Buildings like the CCTV tower in Beijing, designed by Rem Koolhaas, or the Guangzhou Opera House, by Zaha Hadid, will have bigger impact outside of China than within. These new buildings by Western architects are about sending a signal. What they say is "China is open to architectural innovation." They're very positive in that way.

But cities are made of all kinds of buildings. I'm not sure there is a civic significance to these new buildings, beyond their role as iconic images. They don't have much effect on people's daily lives.
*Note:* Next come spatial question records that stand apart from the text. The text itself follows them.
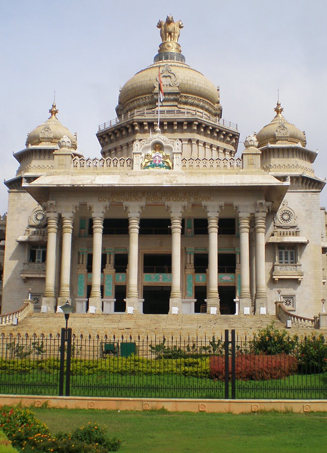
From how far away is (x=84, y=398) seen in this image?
17.3m

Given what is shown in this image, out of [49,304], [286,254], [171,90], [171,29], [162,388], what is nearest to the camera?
[162,388]

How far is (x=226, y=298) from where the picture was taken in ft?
136

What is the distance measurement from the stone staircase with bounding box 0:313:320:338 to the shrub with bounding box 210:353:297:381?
28.5ft

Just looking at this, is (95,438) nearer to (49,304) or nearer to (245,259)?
(49,304)

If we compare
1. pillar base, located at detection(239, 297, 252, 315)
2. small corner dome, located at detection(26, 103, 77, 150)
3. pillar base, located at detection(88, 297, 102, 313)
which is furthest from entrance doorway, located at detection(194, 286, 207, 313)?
small corner dome, located at detection(26, 103, 77, 150)

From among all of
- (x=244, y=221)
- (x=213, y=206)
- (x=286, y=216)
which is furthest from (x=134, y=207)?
(x=286, y=216)

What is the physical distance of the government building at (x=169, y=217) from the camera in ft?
123

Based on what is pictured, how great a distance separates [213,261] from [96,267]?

You've taught architecture at Peking University and now at MIT. Do you use the same approach to training architects in the U.S. that you did in China?
There's something fundamental in my thinking: Architecture is a social practice. American architectural education is heavily theory-oriented. It's a kind of philosophical and metaphysical practice. In the States, I'd like to see a theory built on the physicality and materiality of making buildings. It's an urgent issue in the U.S., and architects need to fight back and to make architecture relevant in society.

Most Americans don't use the services of architects directly and don't benefit from their theoretical knowledge. When I was a student and teacher in the U.S. in the 1980s and 1990s, architects were reading and talking about French philosophers like Jacques Derrida -- ideas that won't help architects reach out to middle-class people who will live and work in the buildings they design.

Do Chinese architectural students and architects have similar dilemmas?
In China, we don't have the same problem. It's the reverse. Generally, we make new buildings with very little thinking on the part of architects, because the common perception is that buildings are just eventually constructed by the construction team. As a result, there really is not much substance behind many modern Chinese buildings.

At Peking University, where I used to teach, I made sure that students did hands-on projects. At MIT, I ask students to do lots of making, building, and fabrication, too, although everyone is interested in the more advanced technologies of computer renderings.

But the ideas needed to design a great building are the same as they were for centuries. American and Chinese architects need to learn how to make buildings. And there are social concerns, too. We need to make real buildings for real cities.